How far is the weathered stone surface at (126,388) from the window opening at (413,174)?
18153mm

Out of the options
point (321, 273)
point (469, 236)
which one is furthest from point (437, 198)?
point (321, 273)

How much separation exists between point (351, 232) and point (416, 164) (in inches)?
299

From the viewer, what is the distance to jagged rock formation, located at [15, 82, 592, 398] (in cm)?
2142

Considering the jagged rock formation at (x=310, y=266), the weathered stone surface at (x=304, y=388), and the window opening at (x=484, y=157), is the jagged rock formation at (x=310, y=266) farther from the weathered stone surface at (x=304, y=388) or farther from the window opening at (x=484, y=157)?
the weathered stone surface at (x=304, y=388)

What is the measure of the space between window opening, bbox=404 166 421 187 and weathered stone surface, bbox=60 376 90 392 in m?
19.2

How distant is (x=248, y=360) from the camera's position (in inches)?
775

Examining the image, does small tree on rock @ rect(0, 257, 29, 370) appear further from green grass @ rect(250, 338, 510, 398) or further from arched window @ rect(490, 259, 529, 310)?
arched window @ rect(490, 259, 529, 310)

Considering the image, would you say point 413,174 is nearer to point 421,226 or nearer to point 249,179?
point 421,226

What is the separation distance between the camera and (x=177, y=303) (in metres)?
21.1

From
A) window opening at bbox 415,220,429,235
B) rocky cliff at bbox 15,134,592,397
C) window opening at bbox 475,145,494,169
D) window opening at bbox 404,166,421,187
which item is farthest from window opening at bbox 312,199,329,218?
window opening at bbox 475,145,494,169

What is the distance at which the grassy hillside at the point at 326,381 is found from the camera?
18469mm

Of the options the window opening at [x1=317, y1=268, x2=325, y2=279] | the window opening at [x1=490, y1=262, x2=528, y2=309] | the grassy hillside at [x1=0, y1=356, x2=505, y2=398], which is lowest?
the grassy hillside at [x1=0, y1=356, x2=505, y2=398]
* * * * * * *
- To do
Each record above should be output again exactly.

- Solution for this exercise
How far is the weathered stone surface at (126,388) from the window opening at (413,174)?
18153mm

Out of the options
point (321, 273)
point (469, 236)
which one is furthest from point (437, 198)?
point (321, 273)

How much separation exists between point (351, 232) and point (416, 164) (in inches)?
299

From the viewer, what is the distance to jagged rock formation, located at [15, 82, 592, 398] (in cm)?
2142

Considering the jagged rock formation at (x=310, y=266), the weathered stone surface at (x=304, y=388), and the window opening at (x=484, y=157), is the jagged rock formation at (x=310, y=266) farther from the weathered stone surface at (x=304, y=388) or farther from the window opening at (x=484, y=157)?
the weathered stone surface at (x=304, y=388)

What is the measure of the space between window opening, bbox=404 166 421 187 and weathered stone surface, bbox=60 376 90 392 in m?
19.2

How distant is (x=248, y=360) from the camera's position (in inches)?
775

Examining the image, does small tree on rock @ rect(0, 257, 29, 370) appear further from green grass @ rect(250, 338, 510, 398) or further from arched window @ rect(490, 259, 529, 310)?
arched window @ rect(490, 259, 529, 310)

Considering the image, would you say point 413,174 is nearer to point 421,226 or nearer to point 249,179?
point 421,226

What is the separation distance between the camera and (x=177, y=303) (in metres)?
21.1

From
A) window opening at bbox 415,220,429,235
B) rocky cliff at bbox 15,134,592,397
C) window opening at bbox 475,145,494,169
D) window opening at bbox 404,166,421,187
which item is farthest from window opening at bbox 312,199,329,218?
window opening at bbox 475,145,494,169

What is the distance at which the grassy hillside at the point at 326,381 is found from the camera?
18469mm

Of the options the window opening at [x1=317, y1=268, x2=325, y2=279] | the window opening at [x1=490, y1=262, x2=528, y2=309] | the grassy hillside at [x1=0, y1=356, x2=505, y2=398], which is lowest?
the grassy hillside at [x1=0, y1=356, x2=505, y2=398]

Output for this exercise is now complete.